It changes everything. Sydney Brenner said,  “Progress in science depends on new techniques, new discoveries and new ideas, probably in that order.” He was a Nobel laureate who discovered the genetic code, and he understood that technology drives research. If you look back, that’s always true. Progress comes not only from scientists creating new tools, but also from researchers adopting technologies from other fields and applying them in new ways. There are countless examples of that.

• Your work involves many international collaborators. How do these partnerships shape your research?

A lot. One of the most beautiful things in science is interacting with people. Those interactions fuel discoveries and ideas. Talking to other scientists—sometimes even a short conversation after a seminar—can completely change your perspective. Many of my ideas were shaped by such exchanges.

• People might wonder why you chose to continue your research in Portugal instead of moving elsewhere, like the United States.

Actually, nobody has ever asked me that! I started my lab in Paris, but I’m Portuguese, and now that I’m back in Portugal, things are going very well. I’m happy here. Of course, it’s also nice to be close to home and to have a local impact through the training and mentoring I do. Culturally, I love Portugal, and I’m glad my kids are growing up here. I’ve lived five years in New York, five in Paris, and now ten in Portugal. Everywhere I’ve lived, I’ve met people from all over the world. There’s definitely a difference between northern and southern Europe, but also a shared European culture.

Spain, Portugal, Italy, Greece, we have a lot in common. Sometimes it’s even funny how similar things are; walking around a Spanish city, I often feel like I’m back home. Of course, not everything is perfect, like cars parked on sidewalks, but the atmosphere feels familiar. One thing I appreciate about southern Europe is the balance between rules and empathy. We like to solve problems pragmatically. That practicality, I think, is a strength.

Explore the material ::
a) In the interview, how many years does the speaker say they have lived in Portugal?
b) Write the next part of the interview about research and life in Portugal, picking up after its final sentence.

[Spatial grounding data]
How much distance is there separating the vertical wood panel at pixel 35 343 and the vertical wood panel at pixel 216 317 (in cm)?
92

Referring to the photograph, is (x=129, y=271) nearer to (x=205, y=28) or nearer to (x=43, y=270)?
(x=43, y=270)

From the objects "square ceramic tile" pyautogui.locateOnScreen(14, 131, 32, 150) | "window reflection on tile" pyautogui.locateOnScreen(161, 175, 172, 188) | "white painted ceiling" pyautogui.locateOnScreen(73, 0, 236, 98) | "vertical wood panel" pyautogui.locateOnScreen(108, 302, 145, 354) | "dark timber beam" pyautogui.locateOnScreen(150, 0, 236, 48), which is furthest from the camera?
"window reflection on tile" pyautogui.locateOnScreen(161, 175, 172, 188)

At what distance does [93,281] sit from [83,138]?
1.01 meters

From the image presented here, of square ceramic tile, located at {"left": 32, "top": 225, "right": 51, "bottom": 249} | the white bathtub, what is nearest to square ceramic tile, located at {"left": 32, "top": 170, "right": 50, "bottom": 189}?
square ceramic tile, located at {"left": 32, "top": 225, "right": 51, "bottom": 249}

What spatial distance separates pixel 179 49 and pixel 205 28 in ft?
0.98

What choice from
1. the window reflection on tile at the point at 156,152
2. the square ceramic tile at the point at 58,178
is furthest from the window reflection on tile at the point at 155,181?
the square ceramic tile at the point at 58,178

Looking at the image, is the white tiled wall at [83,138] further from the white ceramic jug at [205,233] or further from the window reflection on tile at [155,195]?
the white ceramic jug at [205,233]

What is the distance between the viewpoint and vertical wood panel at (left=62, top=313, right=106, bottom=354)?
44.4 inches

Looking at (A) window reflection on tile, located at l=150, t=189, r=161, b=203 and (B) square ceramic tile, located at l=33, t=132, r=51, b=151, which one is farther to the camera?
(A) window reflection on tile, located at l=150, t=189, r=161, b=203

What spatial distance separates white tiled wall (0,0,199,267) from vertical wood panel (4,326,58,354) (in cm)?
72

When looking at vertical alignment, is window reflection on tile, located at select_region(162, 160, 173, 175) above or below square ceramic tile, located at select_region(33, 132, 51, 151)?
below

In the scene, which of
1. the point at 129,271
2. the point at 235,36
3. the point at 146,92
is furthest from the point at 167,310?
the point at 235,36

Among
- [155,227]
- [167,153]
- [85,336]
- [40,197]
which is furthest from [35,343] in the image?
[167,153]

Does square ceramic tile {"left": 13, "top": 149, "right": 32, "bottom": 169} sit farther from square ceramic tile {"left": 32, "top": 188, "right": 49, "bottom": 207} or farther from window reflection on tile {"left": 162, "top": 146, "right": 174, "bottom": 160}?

Responses by task ::
a) Ten years.

b)
• Do you think this southern European culture influences the way you do science?

Absolutely. For example, southern Europeans are often very creative and resourceful; we find ways to solve problems. Americans, in contrast, tend to be extremely hardworking and persistent, sometimes achieving results by brute force. Northern Europeans, on the other hand, tend to be more rigorous and structured. In southern Europe, sometimes we lack that same level of rigor, which isn’t ideal. I often remind my students that precision and discipline in writing and experimenting are essential. These are stereotypes, of course, but there’s some truth to them.

•  You mentioned your students. Do they work differently from how you did in the past?

Yes, very differently. Today, the output per hour is much higher thanks to new technologies. But the expectations are also much higher. Papers now require far more data than they did 30 years ago. We also tend to compare today’s students with how we remember ourselves, but that’s not always fair. Some of my students are more hardworking or more talented than I was at their age. Work–life balance is another difference. We often say it’s a new issue, but I think it’s part of a natural evolution. My parents used to work on Saturdays, it was normal then. Now it isn’t. Society has evolved, and that’s a good thing. People today can live decently without working extremely long hours, so why shouldn’t they? Every generation thinks the next one has it easier. That’s just part of getting older.

• How difficult is it to learn to be the leader of a team?

The most important thing is choosing the right people. That’s not easy, and sometimes I think it's a lot of serendipity. The right match between person and project makes all the difference.

•  If you had unlimited time and resources, what kind of research would you do?

Honestly, I’d do exactly what I’m doing now. I’m very happy with my work. One thing I love is that my research depends on the people in my lab. I might have many ideas, but if I don’t have the right person for a particular project, it won’t happen. I don’t assign projects just to fill slots; I match them to people’s interests and strengths. So, my research evolves with the people around me. Some ideas take five, ten years to become reality. Others never happen. But that’s fine. It’s part of the process. I’m doing what I love, and I wouldn’t change it for anything.